* Zu bearbeitende Aufgaben
1) Übersetzen Sie den folgenden Satz aus dem Text über die Reise durch Amerika ins Englische: „Im vergangenen Sommer waren Barrenbrügge und seine Frau Jutta schließlich aufgebrochen: Von Ost-Kanada ging es in die Rocky Mountains, dann quer durch die USA und Mittelamerika.“
2) Schreiben Sie aus dem Text über die Reise durch Amerika den Abschnitt ab, der bei den Worten „Im Pick-Up-Truck ein“ beginnt und nach den Worten „war der Plan.“ endet.
3) Führen Sie den Text über die Reise durch Amerika im Anschluss an seinen letzten Satz weiter.

* Vorliegender Textauszug

· · ·

Im Pick-Up-Truck ein Jahr lang campend quer durch Amerika - für die Erfüllung dieses Traums hatte Barrenbrügge lange gespart. Sechs Jahre hatte der stellvertretende Leiter der Robert-Koch-Realschule in Renninghausen Vollzeit gearbeitet, aber nur einen Teil seines Gehaltes bekommen, um anschließend ein bezahltes Sabbat-Jahr nehmen zu können.
Im vergangenen Sommer waren Barrenbrügge und seine Frau Jutta schließlich aufgebrochen: Von Ost-Kanada ging es in die Rocky Mountains, dann quer durch die USA und Mittelamerika. 60.000 Kilometer in einem Jahr, immer die legendäre Fernstraße Panamericana hinunter, bis nach Chile und Argentinien, das war der Plan.

Jutta und Christian Barrenbrügge vor Ihrem Pick-Up mit der Wohnkabine - ihr Gefährt auf der Reise ihres Lebens © Christian Barrenbrügge
Auf dem Weg überstanden sie einige Abenteuer: In den Rockys erwischte sie eine Ölpanne, in Nicaragua mussten sie zwei Wochen auf einem Parkplatz in der Pampa auf ein neues Getriebe warten, in Kolumbien entgingen sie nur knapp einer Auseinandersetzung mit Rebellen.

· · ·

* Datenauszug
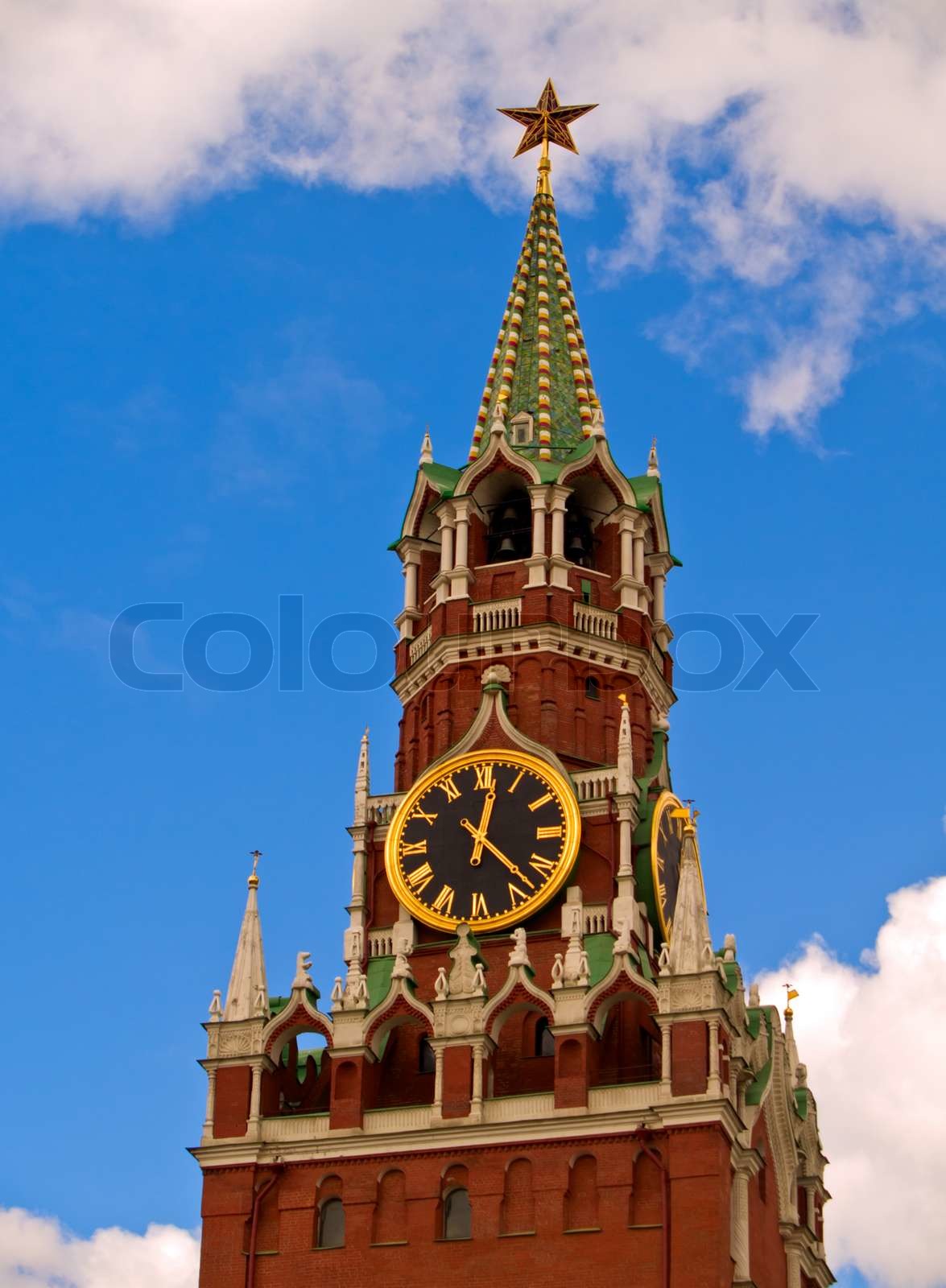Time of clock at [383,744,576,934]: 12:22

· · ·

* Antworten je Aufgabe
1) Last summer, Barrenbrügge and his wife Jutta had finally set off: from eastern Canada they headed into the Rocky Mountains, then across the USA and Central America.

2)
Im Pick-Up-Truck ein Jahr lang campend quer durch Amerika - für die Erfüllung dieses Traums hatte Barrenbrügge lange gespart. Sechs Jahre hatte der stellvertretende Leiter der Robert-Koch-Realschule in Renninghausen Vollzeit gearbeitet, aber nur einen Teil seines Gehaltes bekommen, um anschließend ein bezahltes Sabbat-Jahr nehmen zu können.
Im vergangenen Sommer waren Barrenbrügge und seine Frau Jutta schließlich aufgebrochen: Von Ost-Kanada ging es in die Rocky Mountains, dann quer durch die USA und Mittelamerika. 60.000 Kilometer in einem Jahr, immer die legendäre Fernstraße Panamericana hinunter, bis nach Chile und Argentinien, das war der Plan.

3)
Doch immer ging es für die Barrenbrügges weiter. Bis zur Corona-Krise. Sie waren gerade in Peru, als die dortige Regierung Mitte März eine absolute Ausgangssperre verhängte. Zwar gab es zu dem Zeitpunkt noch kaum bestätigte Corona-Fälle im Land, aber viel Sorge vor einer Überlastung des ohnehin brüchigen Gesundheitssystems: „Peru hat nur 300 Intensivbetten für 18 Millionen Einwohner“, so Barrenbrügge.
Plötzlich saßen die Barrenbrügges in dem trostlosen Innenhof eines Hotels in der peruanischen Hauptstadt Lima fest. Inzwischen waren sie zu dritt, ihr Sohn Amadeus (21) war in Kolumbien zu ihnen gestoßen, zusammen mit seinem Jack-Russel-Terrier Snoopy.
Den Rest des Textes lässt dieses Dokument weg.